* **INSTRUCTIONS**
• A. In the forum thread on replacing a water pump, what vehicle and engine does the first poster say need the new pump?
• B. Extend the forum thread on replacing a water pump past the final post shown.

* **TEXT PROVIDED**
◆ ◆ ◆
How to replace water pump [Archive] - Jeep Commander Forums: Jeep Commander Forum

: How to replace water pump


mccoymail
12-19-2010, 04:52 PM
Help guys -
I have a 2006 Commander 4.7L that needs the water pump replaced. Can anyone give me a step by step? Major problem as it's darn cold outside and i have to do this in the driveway. I really don't want to spend lots of time "figuring it out". At the least, can anyone tell me if the radiators needs to come out or can I get the pump out with minimal dissassembly?

Thanks again:icon_confused:

Creek
12-19-2010, 07:22 PM
Help guys -
I have a 2006 Commander 4.7L that needs the water pump replaced. Can anyone give me a step by step? Major problem as it's darn cold outside and i have to do this in the driveway. I really don't want to spend lots of time "figuring it out". At the least, can anyone tell me if the radiators needs to come out or can I get the pump out with minimal dissassembly?

Thanks again:icon_confused:

I have never replaced a water pump on the XK, but any I have replaced have been major jobs. Take a look at the on line service manual post. You can access the factory manual with just a few tries. Good luck.

mccoymail
12-19-2010, 08:05 PM
Thanks for the quick reply. I looked at the online Chilton manual and the instructions are very vague. In a nutshell it says, "remove old water pump, install new water pump".

Anyone else replace this?

bob123
12-19-2010, 09:37 PM
Looks pretty straight forward.

http://www.youtube.com/watch?v=WwhO0MT2xMI

Mongo
12-20-2010, 07:37 AM
I haven't changed a water pump on an XK either, but changed them lots of other vehicles.

Transverse mounted FWD motors, changing the water pump is often very difficult.

Longitidinal mounted RWD/4WD motors (XK configuration), changing the water pump is usually pretty straight forward, and fairly easy.

I've never had to remove the radiator to pull a water pump, including my 4 cyl XJ, BUT, it can be a tight fit, so I can't garauntee you won't have to on every vehicle, until someone has tried it.

Having to drain fluid that is mostly water and working with things that are wet will add even more to the discomfort of working in freezing temps.

One word of advice, loosen anything bolted to the shaft of the water pump before removing the accessory belt. The belt will help the shaft resist turning so you can put torque on the bolt heads, if you wait till after removing the accessory belt, the water pump will spin freely and you will be left tyring to improvise a way to hold the shaft still as you try to put torque on the bolt heads to loosen.
◆ ◆ ◆
* **Dataset entries**
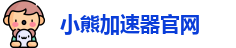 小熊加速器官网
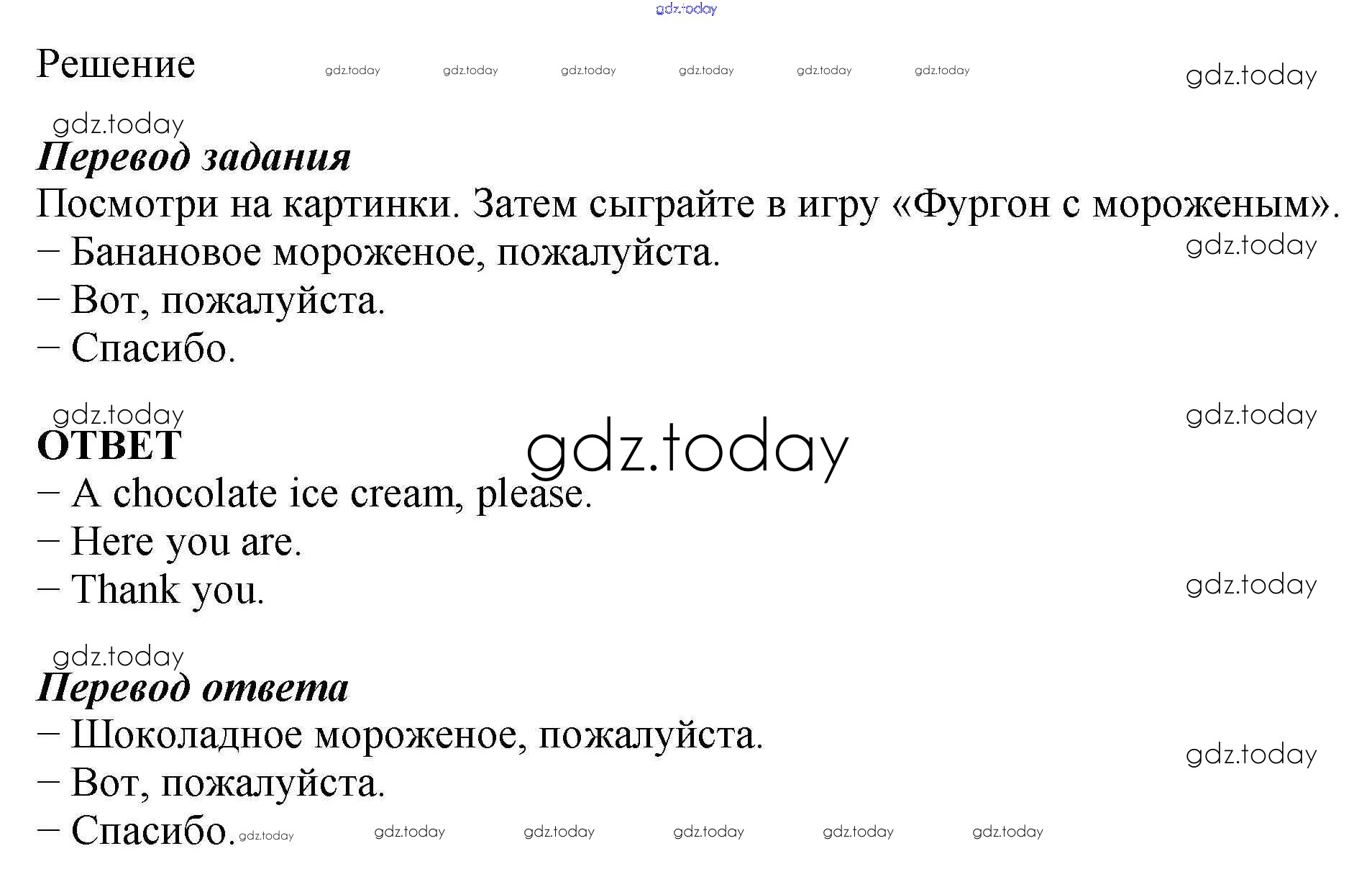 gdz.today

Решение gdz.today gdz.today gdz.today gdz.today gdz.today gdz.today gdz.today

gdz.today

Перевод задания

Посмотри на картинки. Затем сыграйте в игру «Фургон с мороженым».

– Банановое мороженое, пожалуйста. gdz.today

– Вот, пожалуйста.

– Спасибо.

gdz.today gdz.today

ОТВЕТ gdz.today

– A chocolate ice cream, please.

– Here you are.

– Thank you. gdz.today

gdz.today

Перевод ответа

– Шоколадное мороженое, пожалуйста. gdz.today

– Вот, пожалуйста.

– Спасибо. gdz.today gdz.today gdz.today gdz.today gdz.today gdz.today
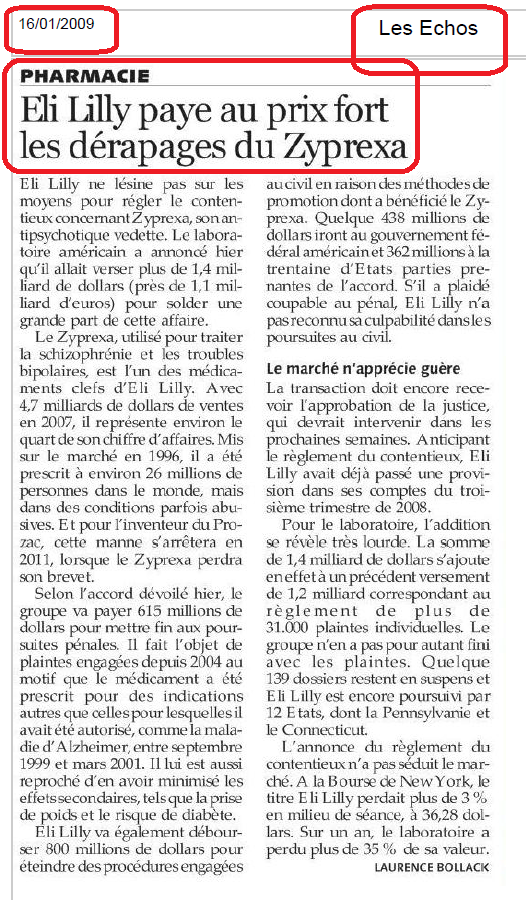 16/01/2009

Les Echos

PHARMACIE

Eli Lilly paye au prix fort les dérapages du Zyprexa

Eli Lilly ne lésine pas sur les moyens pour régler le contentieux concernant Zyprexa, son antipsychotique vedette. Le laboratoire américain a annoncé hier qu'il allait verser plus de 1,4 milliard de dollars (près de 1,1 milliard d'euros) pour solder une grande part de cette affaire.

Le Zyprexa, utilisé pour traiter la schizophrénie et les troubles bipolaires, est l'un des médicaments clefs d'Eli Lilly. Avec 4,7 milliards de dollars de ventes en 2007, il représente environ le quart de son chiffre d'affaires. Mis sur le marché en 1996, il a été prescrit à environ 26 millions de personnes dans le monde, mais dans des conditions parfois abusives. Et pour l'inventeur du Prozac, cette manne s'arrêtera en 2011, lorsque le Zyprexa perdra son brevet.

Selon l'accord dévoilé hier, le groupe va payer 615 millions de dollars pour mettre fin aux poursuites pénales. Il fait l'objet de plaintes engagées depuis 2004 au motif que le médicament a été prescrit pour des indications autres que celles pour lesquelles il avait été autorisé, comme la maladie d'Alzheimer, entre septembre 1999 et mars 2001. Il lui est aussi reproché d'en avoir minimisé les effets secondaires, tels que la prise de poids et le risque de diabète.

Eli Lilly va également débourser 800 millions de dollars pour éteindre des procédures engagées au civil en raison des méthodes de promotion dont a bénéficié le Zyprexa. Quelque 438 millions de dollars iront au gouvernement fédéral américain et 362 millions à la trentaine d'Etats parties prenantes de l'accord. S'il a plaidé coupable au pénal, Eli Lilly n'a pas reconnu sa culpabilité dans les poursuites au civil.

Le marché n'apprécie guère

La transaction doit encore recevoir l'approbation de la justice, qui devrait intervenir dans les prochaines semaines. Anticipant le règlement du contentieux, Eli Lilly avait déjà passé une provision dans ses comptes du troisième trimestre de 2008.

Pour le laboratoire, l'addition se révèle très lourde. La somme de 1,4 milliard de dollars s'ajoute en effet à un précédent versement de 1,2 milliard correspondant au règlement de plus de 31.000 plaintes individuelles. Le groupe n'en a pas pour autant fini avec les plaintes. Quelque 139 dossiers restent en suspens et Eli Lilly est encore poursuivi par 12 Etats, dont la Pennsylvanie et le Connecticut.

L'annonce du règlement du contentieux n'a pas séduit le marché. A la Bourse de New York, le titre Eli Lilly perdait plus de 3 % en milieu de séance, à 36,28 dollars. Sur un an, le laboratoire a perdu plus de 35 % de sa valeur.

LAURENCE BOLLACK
◆ ◆ ◆
* **ANSWERS PROVIDED**
• A. A 2006 Commander with a 4.7L engine.

• B.
Don't completely remove the bolts until after you get the belt off, if the bolts hold the pulley on the shaft, the shaft can pop off and damage the belt or make the belt real difficult to get off.

07JeepXK
12-20-2010, 08:10 AM
Edit: I wrote this prior to watching that video. The engine in the video is a little different then ours on the XK so not all of those steps are needed. Also, If you dont plan on changing the thermostat, then you really dont need to drain all of the coolant out of the radiator. That would be a waste of time and money unless you plan on flushing the system of all the old coolant.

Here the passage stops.